Jonas Wood , University of Antwerp
Karel Neels , University of Antwerp
Training programmes targeted at unemployed jobseekers are commonly assumed to facilitate the transition to employment, be it by motivating jobseekers, enhancing job search skills, occupation-specific skills, or even through accumulation of work experience and contact with potential employers. Despite a large body of evaluation literature assessing the effectiveness of ALMP training programmes, our understanding of the underlying mechanisms through which training programmes might enhance employment outcomes remains limited. Consequently, this study unpacks training geared towards unemployed jobseekers into four different types depending on the underlying theoretical mechanisms through which they are assumed to stimulate employment.
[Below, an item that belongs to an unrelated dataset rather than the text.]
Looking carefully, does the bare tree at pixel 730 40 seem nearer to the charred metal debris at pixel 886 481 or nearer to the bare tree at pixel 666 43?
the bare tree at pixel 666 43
Dynamic propensity score matching and hazard models provide some support for the human capital theory, with positive employment effects among trainees in Occupation-specific Classroom Training focussing on the human capital required for specific occupations, whereas Basic Classroom Training programmes - geared towards enhancing jobseekers motivation and job search behaviour - exhibit no such positive effects. Particularly strong positive effects are found for participation in Non-Contractual Workplace Training, programmes combining human capital acquisition with the opportunity to accumulate social and cultural capital. After controlling for the strong positive selection into Contractual Workplace Trainings – which include a temporary wage subsidy in addition to a temporary employment contract – the moderate short-lived positive effect suggests that employers mostly select participants who would have entered regular employment anyway. The article discusses the theoretical relevance of these findings in terms of how ALMP (un)successfully rely on varying complementary behavioural frameworks of employment, as well as policy implications.